To find as many numbers as are prescribed in continued proportion, and the least that are in a given ratio.

Let the ratio of *A* to *B* be the given ratio in least numbers.

It is required to find numbers in continued proportion, as many as may be prescribed, the least that are in the ratio of *A* to *B.*

Let four be prescribed. Multiply *A* by itself to make *C,* and by *B* to make *D.* Multiply *B* by itself to make *E.* Also multiply *A* by *C, D,* and *E* to make *F, G,* and *H,* and multiply *B* by *E* to make *K.*

Now, since *A* multiplied by itself makes *C,* and multiplied by *B* makes *D,* therefore *A* is to *B* as *C* is to *D.*

Again, since *A* multiplied by *B* makes *D,* and *B* multiplied by itself makes *E,* therefore the numbers *A* and *B* multiplied by *B* make the numbers *D* and *E* respectively.

Therefore *A* is to *B* as *D* is to *E.* But *A* is to *B* as *C* is to *D,* therefore *C* is to *D* as *D* is to *E.*

And, since *A* multiplied by *C* and *D* makes *F* and *G,* therefore *C* is to *D* as *F* is to *G.*

But *C* is to *D* as *A* is to *B,* therefore *A* is to *B* as *F* is to *G.*

Again, since *A* multiplied by *D* and *E* makes *G* and *H,* therefore *D* is to *E* as *G* is to *H.* But *D* is to *E* as *A* is to *B.* Therefore *A* is to *B* as *G* is to *H.*

And, since *A* and *B* multiplied by *E* make *H* and *K,* therefore *A* is to *B* as *H* is to *K.* But *A* is to *B* as *F* is to *G,* and as *G* is to *H.* Therefore *F* is to *G* as *G* is to *H,* and as *H* is to *K.*

Therefore *C, D,* and *E,* and *F, G, H,* and *K* are proportional in the ratio of *A* to *B.*

I say next that they are the least numbers that are so.

Since *A* and *B* are the least of those which have the same ratio with them, and the least of those which have the same ratio are relatively prime, therefore *A* and *B* are relatively prime.

And the numbers *A* and *B* multiplied by themselves respectively make the numbers *C* and *E,* and multiplied by the numbers *C* and *E* respectively make the numbers *F* and *K,* therefore *C* and *E* and *F* and *K* are relatively prime respectively.

But, if there are as many numbers as we please in continued proportion, and the extremes of them are relatively prime, then they are the least of those which have the same ratio with them.
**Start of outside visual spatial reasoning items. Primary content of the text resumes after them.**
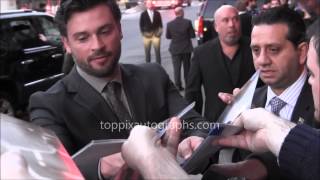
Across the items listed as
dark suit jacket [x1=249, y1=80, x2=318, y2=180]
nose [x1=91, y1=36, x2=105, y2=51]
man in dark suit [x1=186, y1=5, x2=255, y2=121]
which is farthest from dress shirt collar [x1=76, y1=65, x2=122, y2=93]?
man in dark suit [x1=186, y1=5, x2=255, y2=121]

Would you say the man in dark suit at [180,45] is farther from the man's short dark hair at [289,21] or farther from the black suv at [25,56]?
the man's short dark hair at [289,21]

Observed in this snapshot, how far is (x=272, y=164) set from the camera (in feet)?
5.28

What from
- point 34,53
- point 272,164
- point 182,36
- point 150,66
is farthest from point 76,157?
point 182,36

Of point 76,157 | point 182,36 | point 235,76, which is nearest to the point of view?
point 76,157

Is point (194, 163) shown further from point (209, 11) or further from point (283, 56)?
point (209, 11)

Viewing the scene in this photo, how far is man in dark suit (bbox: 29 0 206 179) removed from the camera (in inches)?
83.4

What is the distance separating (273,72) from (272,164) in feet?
5.46

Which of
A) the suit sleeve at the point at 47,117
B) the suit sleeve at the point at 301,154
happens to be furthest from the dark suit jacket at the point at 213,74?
the suit sleeve at the point at 301,154

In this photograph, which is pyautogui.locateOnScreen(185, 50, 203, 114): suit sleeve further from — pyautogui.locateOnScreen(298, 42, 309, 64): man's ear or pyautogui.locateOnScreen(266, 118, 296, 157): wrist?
pyautogui.locateOnScreen(266, 118, 296, 157): wrist

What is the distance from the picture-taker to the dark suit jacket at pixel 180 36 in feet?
36.1

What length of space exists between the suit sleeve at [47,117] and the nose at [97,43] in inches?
10.5

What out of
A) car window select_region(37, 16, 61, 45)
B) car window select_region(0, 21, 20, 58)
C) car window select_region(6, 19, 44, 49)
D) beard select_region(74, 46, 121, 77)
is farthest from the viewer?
car window select_region(37, 16, 61, 45)

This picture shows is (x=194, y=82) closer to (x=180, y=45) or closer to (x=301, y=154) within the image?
(x=301, y=154)

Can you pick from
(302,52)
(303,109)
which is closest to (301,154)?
(303,109)
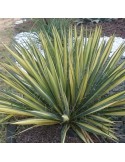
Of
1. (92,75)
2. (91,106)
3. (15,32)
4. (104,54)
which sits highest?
(15,32)

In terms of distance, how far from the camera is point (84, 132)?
130 inches

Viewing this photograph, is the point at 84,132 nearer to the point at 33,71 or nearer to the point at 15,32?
the point at 33,71

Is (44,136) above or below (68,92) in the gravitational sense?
below

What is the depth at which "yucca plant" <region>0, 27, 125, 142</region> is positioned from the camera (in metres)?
3.26

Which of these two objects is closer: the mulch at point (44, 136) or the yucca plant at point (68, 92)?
the yucca plant at point (68, 92)

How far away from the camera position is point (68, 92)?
3.42 metres

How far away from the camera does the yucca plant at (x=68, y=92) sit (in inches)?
128

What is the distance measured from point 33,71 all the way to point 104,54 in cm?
73

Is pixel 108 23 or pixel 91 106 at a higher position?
pixel 108 23

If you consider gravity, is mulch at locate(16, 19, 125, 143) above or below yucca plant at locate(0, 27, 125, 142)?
below

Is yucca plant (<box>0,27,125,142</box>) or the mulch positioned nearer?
yucca plant (<box>0,27,125,142</box>)

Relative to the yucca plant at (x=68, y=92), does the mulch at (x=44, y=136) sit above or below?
below
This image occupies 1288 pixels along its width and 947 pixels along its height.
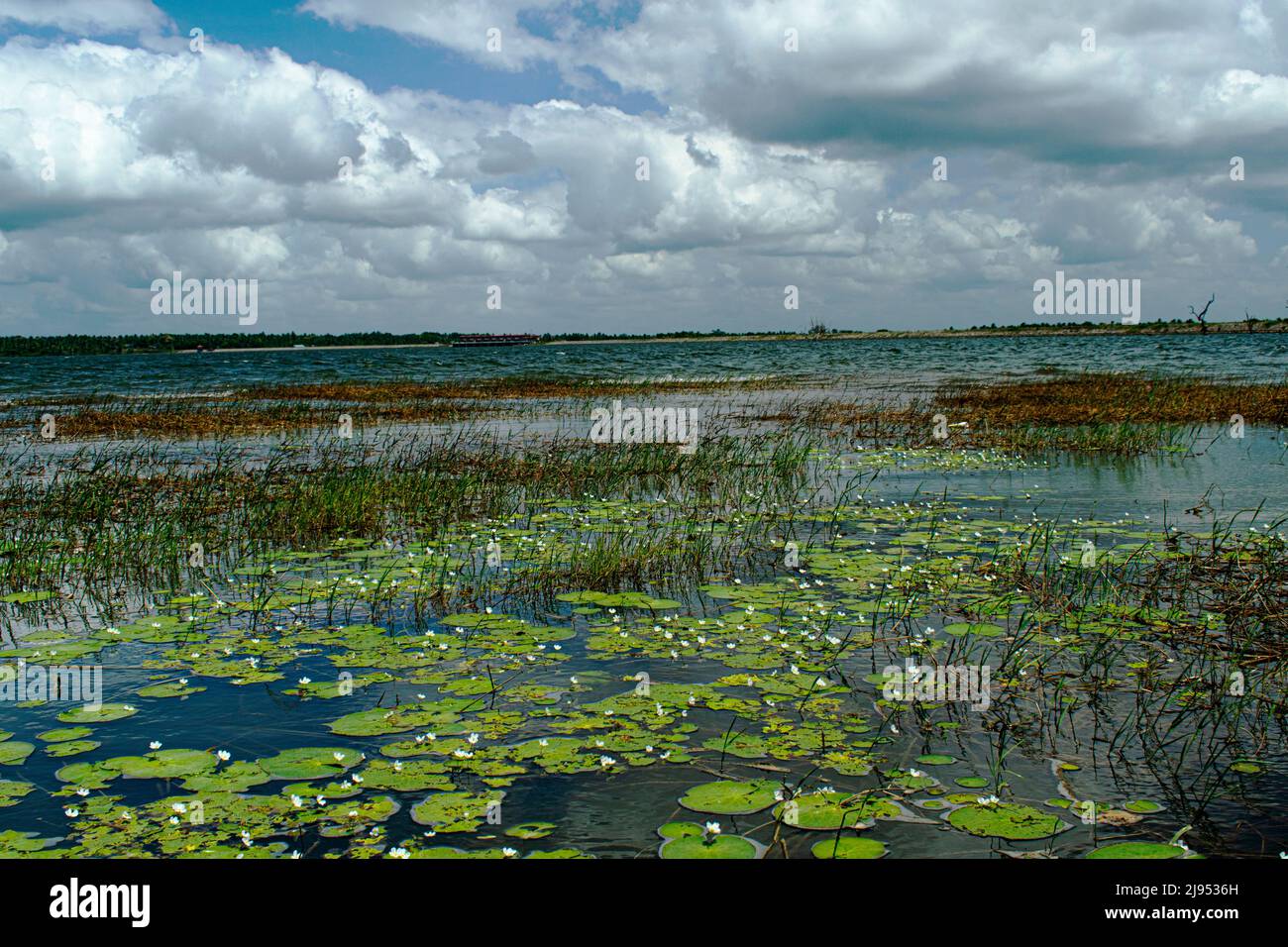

Therefore *C, D,* and *E* and *F, G, H* and *K* are the least of those which have the same ratio with *A* and *B.*

Q.E.D.

From this it is clear that, if three numbers in continued proportion are the least of those which have the same ratio with them, then the extremes are squares, and, if four numbers, cubes.

For instance, the five numbers in a continued proportion in lowest terms with a ratio of 2:3 form the sequence
2^{4}, 2^{3}^{ . }3, 2^{2}^{ . }3^{2}, 2^{ . }3^{3}, and 3^{4}, that is, the sequence 16, 24, 36, 54, and 81.

The proof is not difficult. First, adjacent terms do have the correct ratio. Also, since *a* and *b* are relatively prime, proposition VII.27 implies that the end terms
*a*^{n-1} and *b*^{n-1} are relatively prime. The result then follows from the previous proposition VIII.1.